JATIMTIMES – Sektor pajak ternyata masih menjadi andalan Badan Pendapatan Daerah (Bapenda) Kabupaten Malang untuk menyumbang pendapatan asli daerah (PAD). Pada tahun 2021 ini saja, target PAD Kabupaten Malang yang sebesar Rp 741 Milyar, 40 persennya atau sebesar Rp 312 Milyar ditargetkan dapat terpenuhi dari sektor pajak.
Kepala Bapenda Kabupaten Malang, Made Arya Wedantara pun optimis target pajak tersebut tetap bisa terpenuhi. Meskipun di tengah pandemi Covid-19 dengan kebijakan yang ada di masa PPKM sempat menjadi penghambat perolehan beberapa jenis pajak. Seperti pajak hotel, restoran dan pajak hiburan.
“Dengan situasi pandemi, pajak hotel dan hiburan pasti tidak tercapai. Karena masih sekitar 30 persen. Gak mungkin saya mengejar 60 (persen). Karena kemarin kan tidak boleh ada kunjungan wisata. Dan dua (pajak) ini tidak bisa memenuhi target,” ujar Made.
Untuk itu, cara yang ia tempuh adalah dengan menggenjot beberapa jenis pajak lain. Seperti pajak bumi dan bangunan (PBB) atau Pajak Bea Perolehan Hak atas Tanah dan Bangunan (BPHTB). Bahkan perolehan dari dua jenis pajak itu, jadi andalan Bapenda untuk menutupi kekurangan capaian pajak hiburan, restoran dan hotel.
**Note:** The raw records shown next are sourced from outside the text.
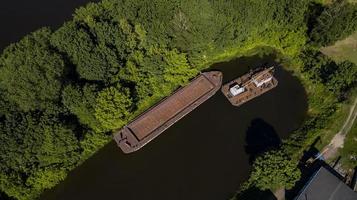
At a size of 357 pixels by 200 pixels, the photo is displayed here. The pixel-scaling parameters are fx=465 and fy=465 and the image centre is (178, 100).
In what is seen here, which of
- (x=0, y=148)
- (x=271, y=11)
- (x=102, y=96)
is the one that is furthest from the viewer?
(x=271, y=11)

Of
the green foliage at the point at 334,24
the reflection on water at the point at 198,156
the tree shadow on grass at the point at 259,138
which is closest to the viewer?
the reflection on water at the point at 198,156

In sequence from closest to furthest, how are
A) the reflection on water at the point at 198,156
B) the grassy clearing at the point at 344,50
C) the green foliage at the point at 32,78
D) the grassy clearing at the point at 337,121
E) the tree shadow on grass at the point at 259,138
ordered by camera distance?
the green foliage at the point at 32,78 → the reflection on water at the point at 198,156 → the grassy clearing at the point at 337,121 → the tree shadow on grass at the point at 259,138 → the grassy clearing at the point at 344,50

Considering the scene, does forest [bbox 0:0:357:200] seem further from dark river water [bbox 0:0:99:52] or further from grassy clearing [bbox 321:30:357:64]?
dark river water [bbox 0:0:99:52]

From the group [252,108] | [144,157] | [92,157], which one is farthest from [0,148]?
[252,108]

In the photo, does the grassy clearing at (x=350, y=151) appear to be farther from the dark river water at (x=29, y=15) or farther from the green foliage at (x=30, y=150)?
the dark river water at (x=29, y=15)

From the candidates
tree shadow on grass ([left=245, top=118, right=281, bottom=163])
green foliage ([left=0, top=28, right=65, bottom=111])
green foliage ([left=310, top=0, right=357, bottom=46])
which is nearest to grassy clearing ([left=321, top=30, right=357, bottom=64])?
green foliage ([left=310, top=0, right=357, bottom=46])

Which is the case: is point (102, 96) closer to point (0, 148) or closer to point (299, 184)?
point (0, 148)

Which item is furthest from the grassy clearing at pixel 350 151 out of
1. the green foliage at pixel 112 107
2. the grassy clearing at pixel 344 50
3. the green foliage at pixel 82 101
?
the green foliage at pixel 82 101

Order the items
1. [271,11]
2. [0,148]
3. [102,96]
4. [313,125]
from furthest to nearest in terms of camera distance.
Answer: [271,11] → [313,125] → [102,96] → [0,148]
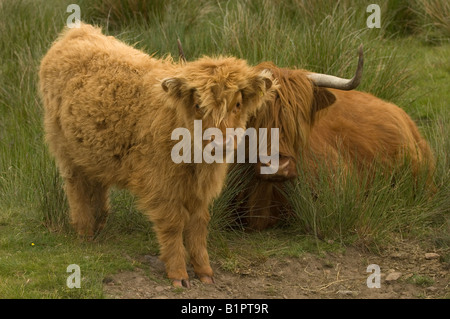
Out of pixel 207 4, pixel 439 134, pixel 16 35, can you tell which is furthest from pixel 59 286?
pixel 207 4

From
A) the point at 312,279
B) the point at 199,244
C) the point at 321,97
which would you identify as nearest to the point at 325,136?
the point at 321,97

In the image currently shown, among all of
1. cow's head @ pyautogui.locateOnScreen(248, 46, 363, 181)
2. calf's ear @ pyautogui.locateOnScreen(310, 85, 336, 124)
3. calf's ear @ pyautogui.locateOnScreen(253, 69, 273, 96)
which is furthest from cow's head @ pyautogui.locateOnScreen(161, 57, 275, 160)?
calf's ear @ pyautogui.locateOnScreen(310, 85, 336, 124)

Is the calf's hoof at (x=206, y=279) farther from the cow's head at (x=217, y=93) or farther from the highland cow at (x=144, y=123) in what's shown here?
the cow's head at (x=217, y=93)

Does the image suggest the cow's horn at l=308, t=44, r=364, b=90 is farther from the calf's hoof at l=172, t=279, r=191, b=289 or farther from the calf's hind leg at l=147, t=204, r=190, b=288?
the calf's hoof at l=172, t=279, r=191, b=289

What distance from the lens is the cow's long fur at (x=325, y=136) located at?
4812 mm

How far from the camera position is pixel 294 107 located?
4.85m

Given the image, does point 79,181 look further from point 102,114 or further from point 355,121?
point 355,121

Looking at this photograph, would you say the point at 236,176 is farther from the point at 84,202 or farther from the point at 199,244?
the point at 84,202

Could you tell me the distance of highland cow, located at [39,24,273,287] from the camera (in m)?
3.70

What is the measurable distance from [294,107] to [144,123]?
123 centimetres

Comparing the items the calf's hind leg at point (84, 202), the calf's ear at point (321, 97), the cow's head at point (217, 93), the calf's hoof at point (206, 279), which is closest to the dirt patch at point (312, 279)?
the calf's hoof at point (206, 279)

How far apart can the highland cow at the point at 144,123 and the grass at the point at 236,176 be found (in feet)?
0.99

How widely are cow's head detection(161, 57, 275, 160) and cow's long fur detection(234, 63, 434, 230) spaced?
0.88 m

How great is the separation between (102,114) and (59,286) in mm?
987
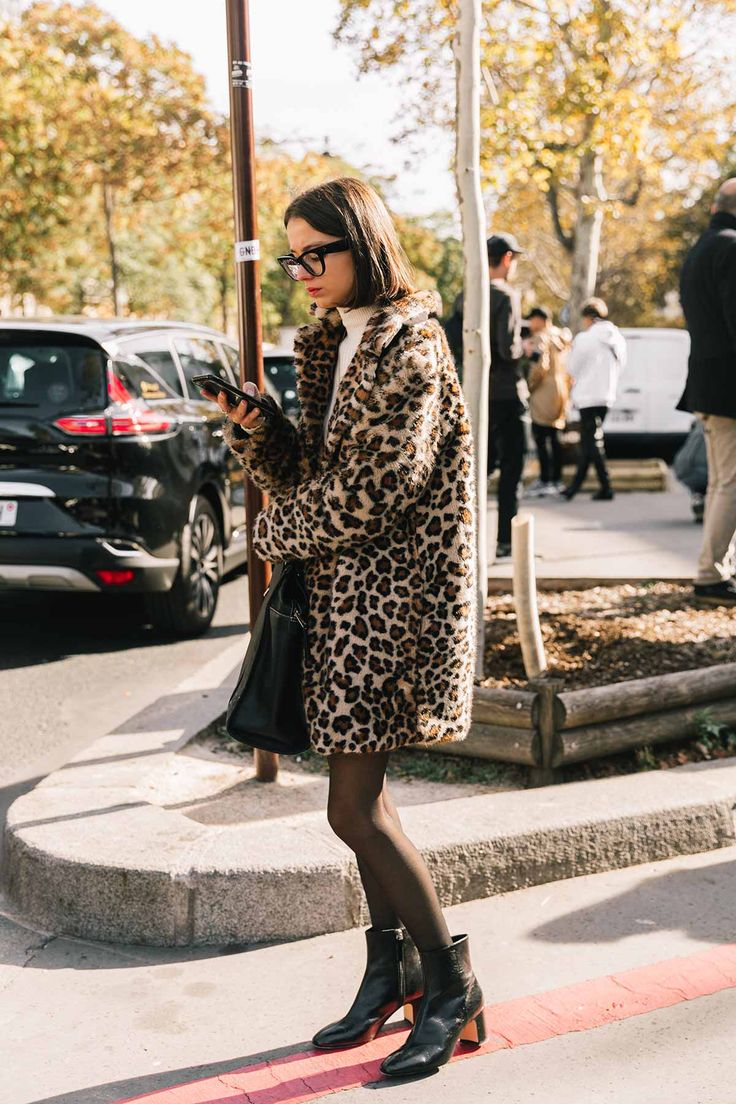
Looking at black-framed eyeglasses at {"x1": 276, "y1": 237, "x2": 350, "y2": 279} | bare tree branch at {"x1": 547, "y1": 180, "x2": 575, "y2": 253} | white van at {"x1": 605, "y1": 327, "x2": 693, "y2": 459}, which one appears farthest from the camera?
bare tree branch at {"x1": 547, "y1": 180, "x2": 575, "y2": 253}

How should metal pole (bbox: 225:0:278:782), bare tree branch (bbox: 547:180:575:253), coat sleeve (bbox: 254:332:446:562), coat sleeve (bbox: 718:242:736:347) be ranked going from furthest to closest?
bare tree branch (bbox: 547:180:575:253) → coat sleeve (bbox: 718:242:736:347) → metal pole (bbox: 225:0:278:782) → coat sleeve (bbox: 254:332:446:562)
“Tapi kalau pajak (BPHTB) ini kan tidak bisa ditarget. Tergantung dari transaksi. Jadi yang kita push adalah PBB (Pajak Bumi dan Bangunan). Jadi perolehan dari PBB ini lah yang akan digunakan untuk menutupi (pajak) hiburan dan hotel. Prediksi kita di akhir tahun hanya 39 persen untuk kedua pajak tersebut,” imbuh Made.
Sementara untuk pajak perolehan BPHTB sendiri, dari target sebesar Rp 113.366.968.062, hingga bulan Oktober lalu sudah terealisasi sebesar 78,99 persen atau sebesar Rp 89.552.671.838. Dan untuk PBB-P2, dari target sebesar Rp 91.000.000.000, sudah terealisasi sebesar 75,49 persen atau sebesar 68.698.822.764.
Sementara itu, keberadaan dua hotel bintang 4 baru yang ada di Kabupaten Malang juga diproyeksikan untuk bisa memperkuat perolehan pajak hotel di Kabupaten Malang. Kedua hotel tersebut adalah Grand Kanjuruhan dan Grand Miami Hotel.
Sebab, keberadaan dua hotel itu memang juga sebagai salah satu rencana pengembangan potensi wisata yang ada di Kabupaten Malang, salah satunya di Malang Selatan. Artinya, dua hal tersebut memang beriringan.
“Iya kan rencananya begitu, orang (wisatawan) berkunjung ke Malang Selatan nginepnya di Kepanjen. Tapi temen-temen pengelola wisata juga harus berbenah, artinya ada spot-spot yang dijadikan lebih bagus. Kita (Pemkab) Malang juga, jadi mereka bisa percaya kalau wisatawan bisa dibikin nyaman,” beber Made.
Selain wisata, untuk pajak hotel dan restoran, yang dibidik agar pajaknya bisa terserap adalah dari kegiatan-kegiatan organisasi perangkat daerah (OPD). Yang biasannya, pelaksanaan kegiatan OPD membutuhkan venue hall atau aula yang dimiliki oleh hotel.
Sedangkan saat ini, karena Kabupaten Malang belum memiliki hotel yang sesuai, maka kegiatan-kegiatan tersebut banyak digelar di hotel yang berada di Kota Malang.
“Misalnya undangan 100 orang, itu harus hall dengan kapasitas 400 orang, karena kondisi Covid-19. Lalu yang kedua harus hotel bintang empat, itu sesuai dengan SIPD. Dan selanjutnya, biasanya kalau DBHCHT itu seharusnya kan nginep, undangan peserta 100 orang, berarti harus 100 kamar. Nah itu gak ada kita bintang empat yang 100 kamar,” ujar Made.
Untuk itu, dirinya berharap bahwa di tahun 2022 mendatang jika dua hotel tersebut bisa benar-benar beroperasi, maka bisa dimanfaatkan dengan optimal untuk dapat menyumbang PAD Kabupaten Malang.